Davacı abonelik iptali işleminin yerinde olmadığına dayanarak talepte bulunduğundan abonelik sözleşmesinin tarafının perakende satış işleminin tarafı olması nedeni ile dava tarihi itibariyle bu davada taraf sıfatı olduğundan husumet nedeni ile red kararı verilmesi yerinde değil ise de , red kararı verilmiş olması sonuç itibariyle yerinde olduğundan , davalı vekilinin her bir davalı lehine ayrı ayrı vekalet ücretine hükmedilmesi gerektiğine yönelen istinaf istemi yerinde görülmemiştir.
Yukarıda açıklanan nedenler ve tüm dosya içeriğine göre; ilk derece mahkemesince taraflarca gösterilen delillerin toplanmasında, değerlendirilmesinde esas ve usul bakımından hukuka aykırılık bulunmadığı ve davacı vekilinin tüm ve davalı vekilinin tüm istinaf nedenleri yerinde görülmediğinden 6100 Sayılı HMK’nun 353/1. fıkrası (b-1) bendi uyarınca istinaf başvurusunun esastan reddine, hükmün vekalet ücretine ilişkin kısmının “Davalılar davayı vekil ile takip ettiğinden Avukatlık Asgari Ücret Tarifesine göre belirlenen 2.760,00 TL vekalet ücretinin davacı taraftan tahsili ile davalılara verilmesine” şeklinde düzeltilmesine ilişkin karar verilmesi gerektiği kanaatine varılarak aşağıdaki şekilde hüküm kurulmuştur.
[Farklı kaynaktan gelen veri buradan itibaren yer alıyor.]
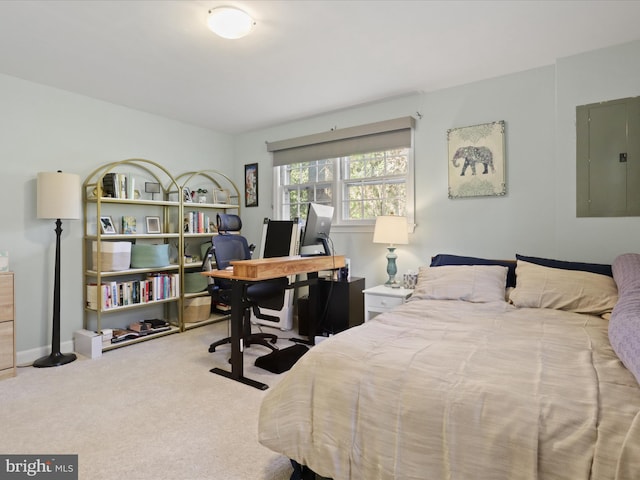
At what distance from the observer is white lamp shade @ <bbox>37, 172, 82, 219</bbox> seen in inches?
118

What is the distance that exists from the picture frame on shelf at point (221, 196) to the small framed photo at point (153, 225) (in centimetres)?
80

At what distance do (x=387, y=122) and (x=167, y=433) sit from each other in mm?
3138

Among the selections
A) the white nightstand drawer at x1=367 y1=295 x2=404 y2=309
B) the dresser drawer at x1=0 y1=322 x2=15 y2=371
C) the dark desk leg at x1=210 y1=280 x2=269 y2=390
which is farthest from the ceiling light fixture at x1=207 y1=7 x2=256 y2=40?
the dresser drawer at x1=0 y1=322 x2=15 y2=371

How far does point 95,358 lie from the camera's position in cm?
317

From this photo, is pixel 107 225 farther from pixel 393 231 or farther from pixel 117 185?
pixel 393 231

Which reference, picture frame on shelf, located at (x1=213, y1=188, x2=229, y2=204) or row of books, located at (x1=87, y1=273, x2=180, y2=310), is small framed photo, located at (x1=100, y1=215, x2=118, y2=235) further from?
picture frame on shelf, located at (x1=213, y1=188, x2=229, y2=204)

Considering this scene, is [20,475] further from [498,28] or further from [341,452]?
[498,28]

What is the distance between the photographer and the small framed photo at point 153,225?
3986mm

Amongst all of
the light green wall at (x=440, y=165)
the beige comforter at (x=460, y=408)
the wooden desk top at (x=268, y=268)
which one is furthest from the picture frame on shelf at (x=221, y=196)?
the beige comforter at (x=460, y=408)

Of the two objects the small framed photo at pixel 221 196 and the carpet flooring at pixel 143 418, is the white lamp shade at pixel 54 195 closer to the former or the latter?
the carpet flooring at pixel 143 418

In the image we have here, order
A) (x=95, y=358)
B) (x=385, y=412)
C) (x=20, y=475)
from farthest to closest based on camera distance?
(x=95, y=358) → (x=20, y=475) → (x=385, y=412)

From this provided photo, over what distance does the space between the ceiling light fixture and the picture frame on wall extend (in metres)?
2.51

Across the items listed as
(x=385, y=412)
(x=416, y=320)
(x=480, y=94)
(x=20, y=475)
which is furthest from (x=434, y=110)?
(x=20, y=475)

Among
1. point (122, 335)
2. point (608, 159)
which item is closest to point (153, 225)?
point (122, 335)
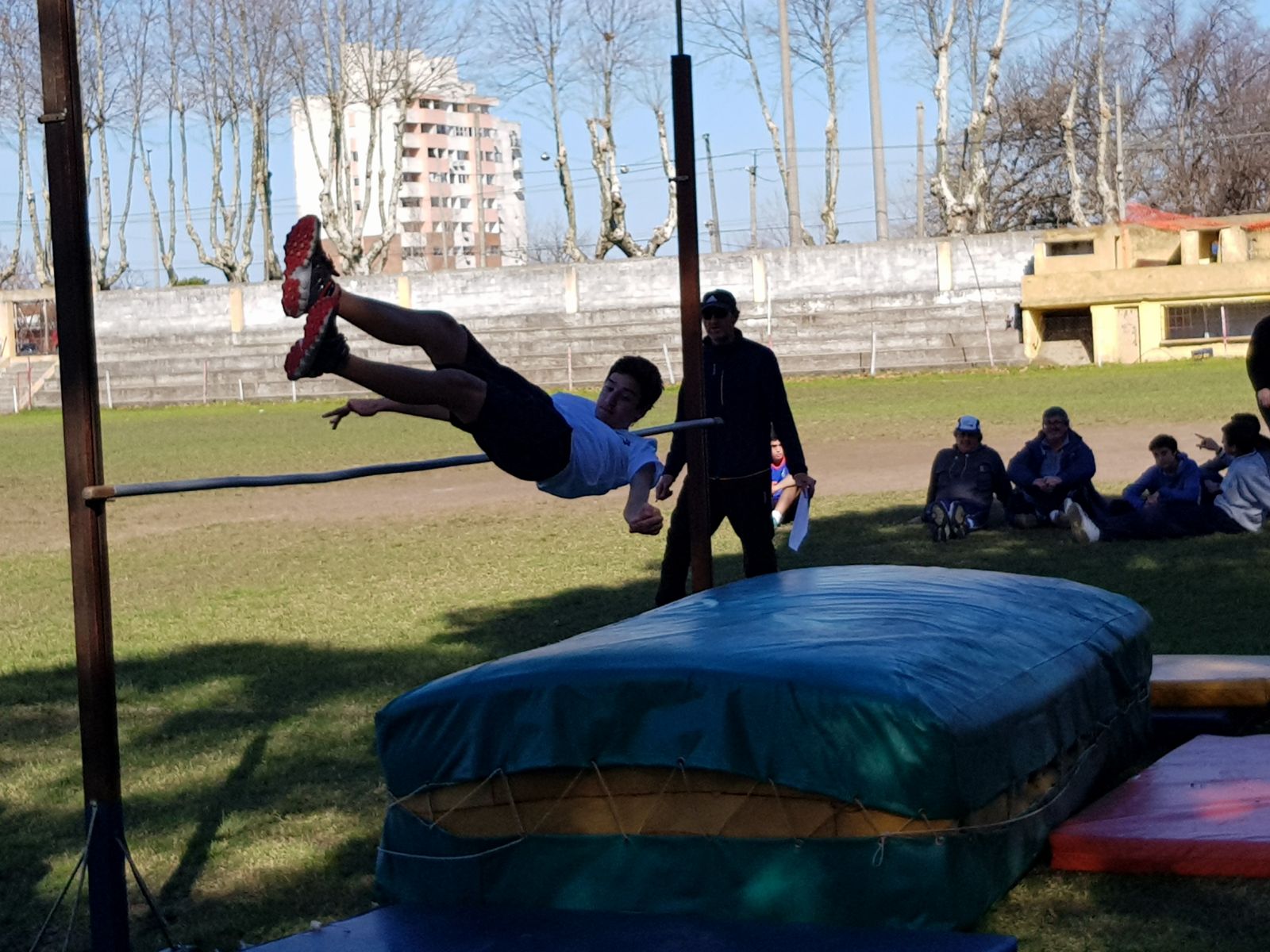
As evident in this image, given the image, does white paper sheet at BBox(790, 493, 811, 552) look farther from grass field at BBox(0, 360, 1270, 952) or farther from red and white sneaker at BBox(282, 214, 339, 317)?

H Ü K Ü M: Yukarıda açıklanan nedenlerle,
1-Davacı vekilinin ve tüm davalı vekilinin tüm istinaf nedenleri yerinde görülmediğinden istinaf isteminin 6100 Sayılı HMK’nun 353/1. fıkra (b-1) bendi gereğince ESASTAN REDDİNE,
2-Hükmün vekalet ücretine ilişkin kısmının “Davalılar davayı vekil ile takip ettiğinden Avukatlık Asgari Ücret Tarifesine göre belirlenen 2.760,00 TL vekalet ücretinin davacı taraftan tahsili ile davalılara verilmesine” şeklinde DÜZELTİLMESİNE,
3-Davacı tarafından peşin yatırılan 121,30-TL istinaf yoluna başvuru harcı ile 44,40 TL istinaf karar ve ilam harcının alınması gereken 80,70 TL’den mahsubuyla, bakiye 36,30 TL’nin davacıdan alınarak Hazineye gelir kaydına,
4-Davalı tarafından peşin yatırılan 121,30-TL istinaf yoluna başvuru harcı ile 44,40 TL istinaf karar ve ilam harcının alınması gereken 80,70-TL’den mahsubuyla, bakiye 36,30-TL’nin davalıdan alınarak Hazineye gelir kaydına,
5-Davacı ve davalı tarafından yapılan istinaf giderlerinin üzerinde bırakılmasına,
6-Artan gider avansının karar kesinleştiğinde yatıranlara iadesine,
7-Kesin olan işbu kararın taraflara tebliği, avans ve harç tahsil / iade işlemlerinin İlk Derece Mahkemesince yerine getirilmesine,
İlişkin dosya üzerinde yapılan inceleme sonunda 6100 Sayılı HMK’nun 362. Maddesi (1-a) bendi uyarınca 13/05/2022 tarihinde KESİN olmak üzere oy birliği ile karar verildi.